What this means for the global constellation race

The competitive implication for Western operators is straightforward. SpaceX’s deployment lead remains enormous, and Amazon’s Kuiper is the only Western program with comparable ambition and capital. But China is building the industrial base for a sustained, high-cadence buildout that could persist for a decade or more, backed by state financing that doesn’t need to clear the same return hurdles as private capital.

The question of whether U.S. policymakers can establish workable rules for an LEO that may eventually host hundreds of thousands of operational spacecraft becomes less theoretical with every factory that comes online in Shanghai or Hainan. Spectrum coordination, conjunction management, and orbital debris policy were all designed for an era when satellite launches were measured in dozens per year, not thousands.

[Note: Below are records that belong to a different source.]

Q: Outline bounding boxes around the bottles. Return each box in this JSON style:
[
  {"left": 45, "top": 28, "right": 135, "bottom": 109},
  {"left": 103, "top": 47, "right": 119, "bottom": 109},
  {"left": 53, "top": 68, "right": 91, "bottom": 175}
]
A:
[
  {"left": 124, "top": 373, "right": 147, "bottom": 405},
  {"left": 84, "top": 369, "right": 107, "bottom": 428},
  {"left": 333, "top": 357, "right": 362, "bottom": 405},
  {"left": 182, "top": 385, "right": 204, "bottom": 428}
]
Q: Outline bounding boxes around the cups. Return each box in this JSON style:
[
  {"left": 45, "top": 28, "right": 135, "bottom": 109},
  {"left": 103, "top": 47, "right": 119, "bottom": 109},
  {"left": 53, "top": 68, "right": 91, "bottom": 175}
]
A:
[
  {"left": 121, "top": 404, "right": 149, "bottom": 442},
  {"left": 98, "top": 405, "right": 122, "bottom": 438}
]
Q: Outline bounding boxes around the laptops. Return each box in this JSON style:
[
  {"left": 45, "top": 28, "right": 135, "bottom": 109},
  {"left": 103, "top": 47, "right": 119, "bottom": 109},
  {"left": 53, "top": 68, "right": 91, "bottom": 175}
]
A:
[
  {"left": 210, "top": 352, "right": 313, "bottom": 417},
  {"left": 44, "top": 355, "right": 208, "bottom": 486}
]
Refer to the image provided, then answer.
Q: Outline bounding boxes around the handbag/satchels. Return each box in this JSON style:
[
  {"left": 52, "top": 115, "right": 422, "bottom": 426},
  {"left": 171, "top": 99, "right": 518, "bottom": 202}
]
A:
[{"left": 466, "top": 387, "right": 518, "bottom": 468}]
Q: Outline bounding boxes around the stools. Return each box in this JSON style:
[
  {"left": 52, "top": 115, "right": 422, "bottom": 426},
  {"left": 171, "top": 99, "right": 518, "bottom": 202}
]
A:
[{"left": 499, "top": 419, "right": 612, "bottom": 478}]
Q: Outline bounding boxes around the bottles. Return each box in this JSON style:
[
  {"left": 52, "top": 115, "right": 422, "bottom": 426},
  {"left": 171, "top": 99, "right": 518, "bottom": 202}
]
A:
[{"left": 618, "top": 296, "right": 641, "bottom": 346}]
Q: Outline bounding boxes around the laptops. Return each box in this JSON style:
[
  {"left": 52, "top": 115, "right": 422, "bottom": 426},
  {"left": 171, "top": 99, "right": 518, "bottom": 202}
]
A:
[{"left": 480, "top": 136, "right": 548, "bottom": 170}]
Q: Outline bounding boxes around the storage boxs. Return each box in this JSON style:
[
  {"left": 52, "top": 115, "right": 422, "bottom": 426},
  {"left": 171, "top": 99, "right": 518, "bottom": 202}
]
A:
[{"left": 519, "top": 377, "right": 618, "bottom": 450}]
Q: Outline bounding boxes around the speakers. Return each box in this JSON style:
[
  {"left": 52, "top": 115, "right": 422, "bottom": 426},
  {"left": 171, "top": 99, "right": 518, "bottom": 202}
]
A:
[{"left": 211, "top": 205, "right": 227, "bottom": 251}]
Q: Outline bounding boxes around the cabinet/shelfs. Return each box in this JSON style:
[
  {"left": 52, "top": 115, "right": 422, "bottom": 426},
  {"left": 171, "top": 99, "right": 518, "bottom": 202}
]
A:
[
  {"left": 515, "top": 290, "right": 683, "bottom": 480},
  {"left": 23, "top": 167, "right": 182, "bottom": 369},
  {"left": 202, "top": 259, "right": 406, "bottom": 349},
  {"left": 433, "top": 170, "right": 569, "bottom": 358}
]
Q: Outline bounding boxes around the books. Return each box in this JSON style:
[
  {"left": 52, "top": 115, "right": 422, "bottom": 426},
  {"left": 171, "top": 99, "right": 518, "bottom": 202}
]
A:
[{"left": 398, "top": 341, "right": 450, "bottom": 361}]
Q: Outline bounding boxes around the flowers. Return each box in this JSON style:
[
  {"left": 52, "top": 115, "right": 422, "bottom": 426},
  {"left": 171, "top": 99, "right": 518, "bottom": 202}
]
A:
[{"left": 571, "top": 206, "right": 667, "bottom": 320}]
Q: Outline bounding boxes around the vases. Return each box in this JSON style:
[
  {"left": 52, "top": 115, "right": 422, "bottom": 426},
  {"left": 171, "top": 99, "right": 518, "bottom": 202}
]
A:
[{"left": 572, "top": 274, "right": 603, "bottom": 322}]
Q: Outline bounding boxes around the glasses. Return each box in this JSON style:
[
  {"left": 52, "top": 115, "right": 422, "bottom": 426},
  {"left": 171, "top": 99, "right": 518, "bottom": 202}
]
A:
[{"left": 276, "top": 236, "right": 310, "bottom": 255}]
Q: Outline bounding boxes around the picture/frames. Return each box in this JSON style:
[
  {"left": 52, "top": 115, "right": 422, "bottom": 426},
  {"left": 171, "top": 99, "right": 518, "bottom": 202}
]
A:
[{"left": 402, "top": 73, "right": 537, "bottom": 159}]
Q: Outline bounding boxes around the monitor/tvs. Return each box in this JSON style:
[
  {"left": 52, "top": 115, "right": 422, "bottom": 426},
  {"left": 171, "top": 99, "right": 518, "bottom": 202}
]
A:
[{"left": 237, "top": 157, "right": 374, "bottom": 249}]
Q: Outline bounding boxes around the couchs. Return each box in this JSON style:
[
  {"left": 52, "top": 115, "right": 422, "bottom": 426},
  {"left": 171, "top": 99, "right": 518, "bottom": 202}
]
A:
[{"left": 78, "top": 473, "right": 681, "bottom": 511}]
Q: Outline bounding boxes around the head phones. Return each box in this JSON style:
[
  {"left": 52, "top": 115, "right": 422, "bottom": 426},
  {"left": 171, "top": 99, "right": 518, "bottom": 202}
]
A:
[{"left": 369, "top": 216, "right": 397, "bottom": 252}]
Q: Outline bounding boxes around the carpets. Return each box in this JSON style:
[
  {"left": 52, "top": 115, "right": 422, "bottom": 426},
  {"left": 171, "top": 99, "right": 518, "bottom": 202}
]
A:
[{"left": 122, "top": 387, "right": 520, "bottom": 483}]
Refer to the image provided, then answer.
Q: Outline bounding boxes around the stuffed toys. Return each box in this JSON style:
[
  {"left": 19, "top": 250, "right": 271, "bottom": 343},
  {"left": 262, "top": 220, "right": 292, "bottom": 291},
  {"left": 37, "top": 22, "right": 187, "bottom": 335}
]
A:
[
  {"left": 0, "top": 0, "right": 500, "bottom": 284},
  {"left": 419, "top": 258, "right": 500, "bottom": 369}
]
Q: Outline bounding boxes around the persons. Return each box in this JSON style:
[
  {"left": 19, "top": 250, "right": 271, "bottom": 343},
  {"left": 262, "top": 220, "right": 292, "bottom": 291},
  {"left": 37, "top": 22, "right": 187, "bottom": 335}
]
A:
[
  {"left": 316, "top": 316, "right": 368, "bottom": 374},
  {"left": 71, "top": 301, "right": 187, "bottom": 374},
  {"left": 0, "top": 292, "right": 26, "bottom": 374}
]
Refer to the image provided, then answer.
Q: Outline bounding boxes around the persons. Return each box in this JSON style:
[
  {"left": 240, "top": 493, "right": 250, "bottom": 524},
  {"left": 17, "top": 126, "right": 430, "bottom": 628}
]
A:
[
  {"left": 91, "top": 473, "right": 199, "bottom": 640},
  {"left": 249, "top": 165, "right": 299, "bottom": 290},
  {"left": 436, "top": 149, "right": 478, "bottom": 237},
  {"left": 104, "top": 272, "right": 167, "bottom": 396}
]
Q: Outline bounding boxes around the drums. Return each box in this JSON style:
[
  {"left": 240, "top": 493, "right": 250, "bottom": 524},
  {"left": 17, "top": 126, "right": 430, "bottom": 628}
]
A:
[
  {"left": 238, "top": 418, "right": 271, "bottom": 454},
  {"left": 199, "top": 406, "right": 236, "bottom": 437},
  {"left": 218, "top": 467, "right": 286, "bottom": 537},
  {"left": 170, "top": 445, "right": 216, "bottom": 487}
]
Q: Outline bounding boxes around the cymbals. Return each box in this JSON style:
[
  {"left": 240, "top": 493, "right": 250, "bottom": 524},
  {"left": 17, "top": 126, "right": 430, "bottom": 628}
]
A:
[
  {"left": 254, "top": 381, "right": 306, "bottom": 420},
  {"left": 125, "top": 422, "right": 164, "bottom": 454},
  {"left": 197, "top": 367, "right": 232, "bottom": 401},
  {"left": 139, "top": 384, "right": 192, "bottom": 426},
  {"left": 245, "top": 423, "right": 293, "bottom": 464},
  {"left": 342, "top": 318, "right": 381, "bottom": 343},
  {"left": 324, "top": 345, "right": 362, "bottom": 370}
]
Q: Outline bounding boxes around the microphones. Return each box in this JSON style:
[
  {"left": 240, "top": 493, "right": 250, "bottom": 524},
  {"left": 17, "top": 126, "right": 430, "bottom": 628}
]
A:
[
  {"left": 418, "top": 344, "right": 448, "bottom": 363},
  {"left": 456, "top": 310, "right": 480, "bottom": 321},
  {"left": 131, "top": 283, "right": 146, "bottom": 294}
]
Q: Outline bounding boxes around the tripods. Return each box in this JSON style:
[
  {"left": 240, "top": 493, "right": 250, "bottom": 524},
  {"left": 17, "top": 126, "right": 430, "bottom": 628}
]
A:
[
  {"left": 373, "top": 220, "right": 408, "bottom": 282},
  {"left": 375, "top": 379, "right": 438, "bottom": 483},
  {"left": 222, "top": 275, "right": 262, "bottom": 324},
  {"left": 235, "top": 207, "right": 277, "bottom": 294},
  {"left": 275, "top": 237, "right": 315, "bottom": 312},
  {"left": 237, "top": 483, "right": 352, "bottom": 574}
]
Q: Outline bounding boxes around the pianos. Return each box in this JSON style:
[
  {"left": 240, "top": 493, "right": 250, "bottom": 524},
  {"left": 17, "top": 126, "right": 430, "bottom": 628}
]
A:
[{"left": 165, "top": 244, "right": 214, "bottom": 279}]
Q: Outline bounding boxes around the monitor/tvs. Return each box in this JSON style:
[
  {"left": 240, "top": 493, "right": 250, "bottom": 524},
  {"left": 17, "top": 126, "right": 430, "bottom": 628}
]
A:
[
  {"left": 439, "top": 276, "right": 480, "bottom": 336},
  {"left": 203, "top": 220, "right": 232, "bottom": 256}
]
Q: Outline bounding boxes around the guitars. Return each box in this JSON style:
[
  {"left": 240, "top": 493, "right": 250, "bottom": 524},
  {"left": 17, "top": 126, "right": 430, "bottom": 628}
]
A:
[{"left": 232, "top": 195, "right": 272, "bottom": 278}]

It also reframes how to think about China’s broader space program. The crewed lunar push and the deep-space missions get the headlines. The satellite factory buildout is the less glamorous but probably more strategically consequential story — the industrial backbone that determines whether China can sustain a presence in LEO comparable to what SpaceX has built largely on its own.

Chinese satellite factory

The watch items

Three things are worth tracking over the next 18 months. First, which Chinese reusable rockets actually achieve operational cadence, and how quickly they ramp. Vehicle reliability and turnaround time, not maiden flights, will determine the launch ceiling. Second, how Guowang and Qianfan deployment rates evolve. If both constellations start hitting hundreds of satellites per launch campaign, the manufacturing-to-orbit gap will close fast. Third, whether the regional factories find non-megaconstellation customers, or whether Beijing ends up subsidizing capacity that the commercial market can’t absorb.

The buildout itself is no longer in question. What’s being decided now is whether China’s satellite industry will look, by 2030, like a successful American-style commercial sector or like a state-directed program with a commercial veneer. The factories don’t tell you which. The launch numbers will.